#### Task data ####
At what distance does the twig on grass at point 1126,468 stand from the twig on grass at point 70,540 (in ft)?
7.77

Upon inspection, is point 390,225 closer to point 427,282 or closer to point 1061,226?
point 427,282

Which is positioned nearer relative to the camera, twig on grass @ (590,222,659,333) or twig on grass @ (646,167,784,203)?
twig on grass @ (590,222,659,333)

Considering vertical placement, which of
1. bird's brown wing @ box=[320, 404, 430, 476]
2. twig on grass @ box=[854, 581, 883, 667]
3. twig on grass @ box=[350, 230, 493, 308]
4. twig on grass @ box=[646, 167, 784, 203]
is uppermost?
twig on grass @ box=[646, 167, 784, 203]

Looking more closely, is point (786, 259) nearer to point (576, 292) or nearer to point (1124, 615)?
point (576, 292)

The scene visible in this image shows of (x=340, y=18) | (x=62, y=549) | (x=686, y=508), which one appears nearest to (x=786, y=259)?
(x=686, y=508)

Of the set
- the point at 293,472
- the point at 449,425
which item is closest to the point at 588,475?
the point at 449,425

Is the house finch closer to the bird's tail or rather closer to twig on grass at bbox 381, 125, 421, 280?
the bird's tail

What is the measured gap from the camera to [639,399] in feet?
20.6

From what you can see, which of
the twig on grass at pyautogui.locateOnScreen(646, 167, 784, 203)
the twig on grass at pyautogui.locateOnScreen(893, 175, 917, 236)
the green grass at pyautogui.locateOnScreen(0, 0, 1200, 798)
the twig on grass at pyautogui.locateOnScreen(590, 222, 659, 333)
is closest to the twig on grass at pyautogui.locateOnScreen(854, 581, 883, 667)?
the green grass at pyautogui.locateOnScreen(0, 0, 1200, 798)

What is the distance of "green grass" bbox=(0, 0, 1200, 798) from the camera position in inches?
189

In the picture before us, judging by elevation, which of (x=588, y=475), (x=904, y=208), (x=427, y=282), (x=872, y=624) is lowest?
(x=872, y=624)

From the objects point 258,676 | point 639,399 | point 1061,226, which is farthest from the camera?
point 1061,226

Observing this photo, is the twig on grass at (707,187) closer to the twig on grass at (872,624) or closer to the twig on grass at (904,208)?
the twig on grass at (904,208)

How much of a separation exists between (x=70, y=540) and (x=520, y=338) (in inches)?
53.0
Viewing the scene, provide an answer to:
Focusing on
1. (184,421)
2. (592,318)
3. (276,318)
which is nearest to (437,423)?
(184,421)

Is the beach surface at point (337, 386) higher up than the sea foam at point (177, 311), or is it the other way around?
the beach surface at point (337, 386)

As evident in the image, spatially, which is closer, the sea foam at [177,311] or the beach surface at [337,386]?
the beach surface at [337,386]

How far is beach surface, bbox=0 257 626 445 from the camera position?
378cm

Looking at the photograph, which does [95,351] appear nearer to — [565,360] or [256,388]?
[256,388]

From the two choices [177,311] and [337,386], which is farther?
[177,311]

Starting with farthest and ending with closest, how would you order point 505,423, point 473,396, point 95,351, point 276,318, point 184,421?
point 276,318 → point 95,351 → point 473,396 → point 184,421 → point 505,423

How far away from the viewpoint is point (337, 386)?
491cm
####
● **Exercise prompt**:
Copy the data word for word, starting at the line that contains "Observing this photo, is" and continuing through the end of the data.

● **Task response**:
Observing this photo, is the twig on grass at (707,187) closer to the twig on grass at (872,624) or closer to the twig on grass at (904,208)?
the twig on grass at (904,208)

How much of a separation exists between (x=70, y=540) and (x=520, y=338) (in inches)?
53.0
Viewing the scene, provide an answer to:
Focusing on
1. (184,421)
2. (592,318)
3. (276,318)
which is nearest to (437,423)?
(184,421)

Is the beach surface at point (337, 386) higher up than the sea foam at point (177, 311), or is it the other way around?
the beach surface at point (337, 386)

As evident in the image, spatially, which is closer, the sea foam at [177,311] or the beach surface at [337,386]?
the beach surface at [337,386]

How far is beach surface, bbox=0 257 626 445 from the camera position?
378cm

Looking at the photograph, which does [95,351] appear nearer to — [565,360] or [256,388]?
[256,388]

From the two choices [177,311] and [337,386], which is farther?
[177,311]

Starting with farthest and ending with closest, how would you order point 505,423, point 473,396, point 95,351, point 276,318, point 184,421?
point 276,318 → point 95,351 → point 473,396 → point 184,421 → point 505,423

How far away from the viewpoint is point (337, 386)?
491cm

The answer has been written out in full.